With that over with, here were my results:

Stock GPU Core: 650Mhz  —>  overclocked to 845Mhz (30% increase)
Stock GPU Memory: 795Mhz —> no change

3DMark 11 Score: P1190 —> P1394 (17% increase)

Highest Temp during 3DMark benchmark: 73.0C —> 74.5C

Dragon Age 2 Demo (DX9): 51.5 FPS —> 60 FPS (17% increase)
Dragon Age 2 Demo (DX11): 32 FPS —> 35.5 FPS (11% increase)

You’ll notice the core overclock was pretty hefty – a whopping 30% increase. It survived the DA2 demo, a FurMark benchmark,  and 3DMark. None of these ran for extraordinary lengths of time however, so it’s possible instability might show up after some time. I also tried a core speed of 875Mhz, but it didn’t make it through 3DMark. Things seemed to work well at 845Mhz, so I kept it there.

I’d tried bumping up the memory speed a bit, but it didn’t have a positive effect in 3DMark (going from 795Mhz to 820Mhz anyway). Since GPU memory’s often particularly easy to kill, I didn’t try going any further. Technically, I’d seen a minor decrease with the memory overclock (from a P1394 rating down to P1388), so I didn’t see much point in risking higher clocks if I wasn’t seeing any gains.

The frame rates in Dragon Age 2 were taken with the demo paused right as the first combat begins. The FPS fluctuates wildly, so hitting pause 1 second in was the closest I came to getting some consistency for the DX9 run (it crashed if I alt-tabbed and changed the video card’s overclock on the fly).

The DX11 run for DA2 was a little more forgiving in terms of consistency. I could pause it, alt-tab, bump up the clock rate, and alt-tab back into the game and see the frame rate result immediately. It’s worth noting that I also tried bumping up the memory a bit at a time through this process (since results were quick), eventually getting from the base of 795Mhz up to 870Mhz before chickening out about going further. I tried this at a few points – in the best case I got from 36.5fps to 39.5fps, and in a more typical case, from 25fps to 25fps (no change). Really, there’s very little to be had by overclocking the memory from what I can tell.
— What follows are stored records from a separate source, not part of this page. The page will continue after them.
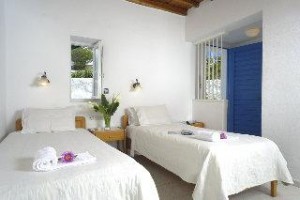 Mykonos Beach Hotel Megali Ammos Image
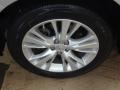 2010 Tungsten Silver Pearl Lexus RX 450h AWD Hybrid  photo #7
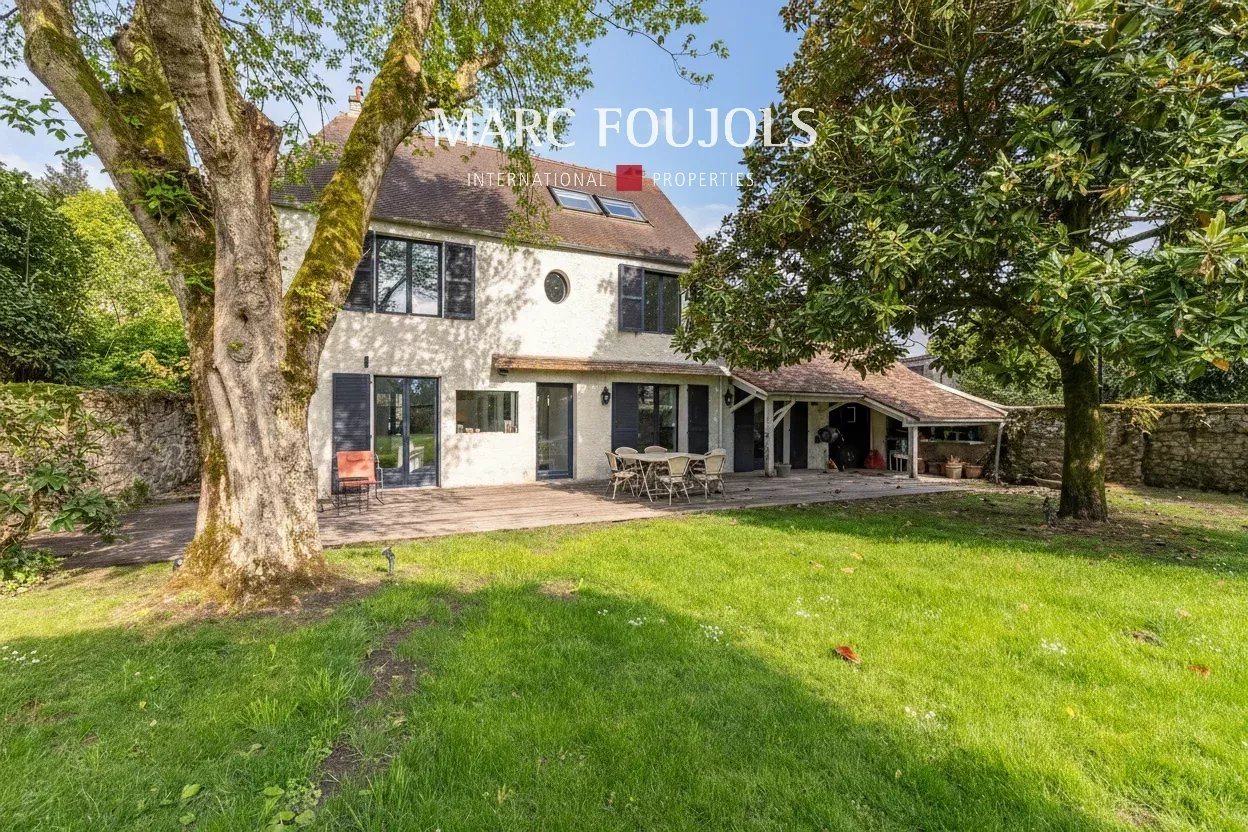 Maison à vendre, 175m², Senlis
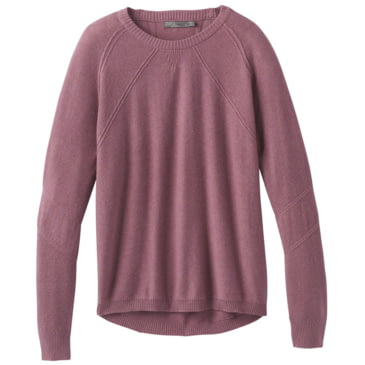 prana long sweater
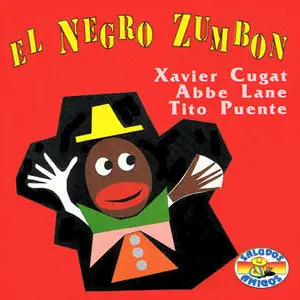 V.A. – El negro zumbón (1992)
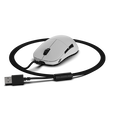 Endgame Gear XM2 8K V2 Gaming Mouse White image number null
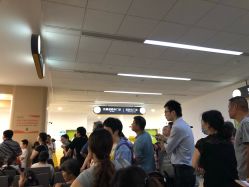 -上海交通大学医学院附属上海儿童医学中心(陆家嘴总院区)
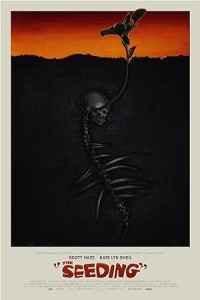 The Seeding (2023) Hollywood English Poster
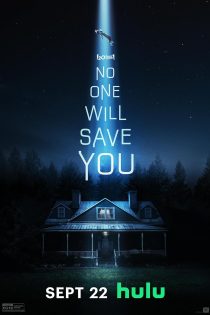 دانلود فیلم No One Will Save You 2023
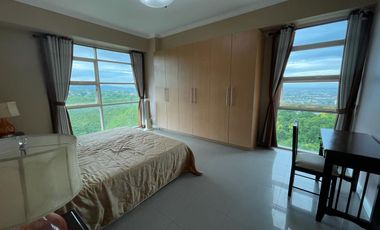 REPRICED!!! For Rent: Furnished 3 Bedroom Unit in Citylights Tower 3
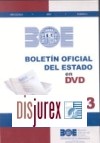 BOE en DVD 2012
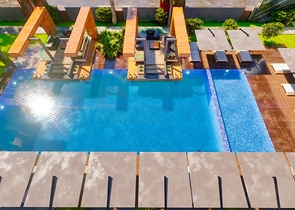 Investitionsprojekt in Altyntaş - Antalya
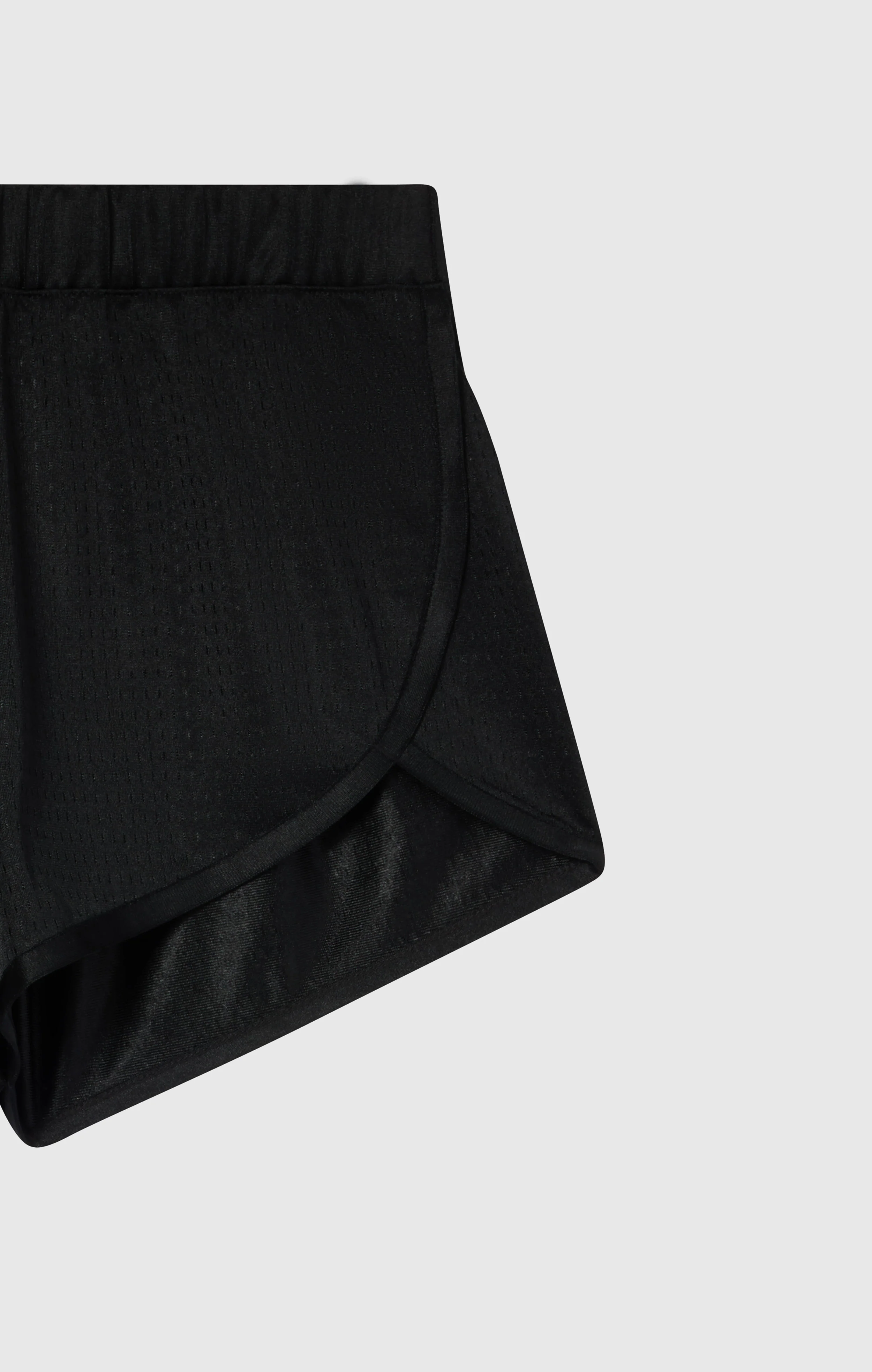 Women's Mesh Shorts Sport Heritage - Image 6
It’s possible that a massive overclock would be more worthwhile, but I wasn’t willing to risk it.


There are certainly gains to be had, but whether it’s worth the risk is debatable. A 30% overclock looks great on the surface, but it only translated to an 11-17% increase in fps/ratings. The biggest problem with this (and with overclocking in general) is that it helps the most when your frame rate is already high. If you’re dancing around low FPS numbers it doesn’t amount to much. A game that pulls 100FPS won’t look much better at 111FPS (even though it’s an 11FPS increase), and a game running at a painful 20 FPS isn’t going to seem magically better at 22 FPS (even though it’s an 11% increase).

On top of that, it’s very high risk. If you kill a $100 video card in a regular machine, you can just buy a new video card – maybe even a faster one. If you kill the mobile GPU in your laptop (or iMac), it’s going to cost you a fortune to get it replaced, and you usually don’t have the option of a faster one.

That said, those were my results. If you’ve got the 5730m and are considering overclocking it, hopefully the results above help you. Note however that if you’re using a laptop, you might have much higher temps than I did (and hit an overclocking ceiling or a “disaster zone” much earlier), since laptops generally have poor cooling capabilities, whereas the iMac I was using is essentially one massive aluminum heatsink. Depending on the manufacturer, your chip might be clocked differently, or at a different voltage. Definitely test at your own rate – don’t simply plug in my final numbers and cross your fingers – slow incremental changes are best.

Rather than going for a maximum overclock, you might want to simply stop once you’ve gone far enough that you’re content with your gains.

After all, while you’ll often see temporary indications that you’ve overclocked too far, there are other times that you quickly find out your GPU just lost a permanent game of russian roulette.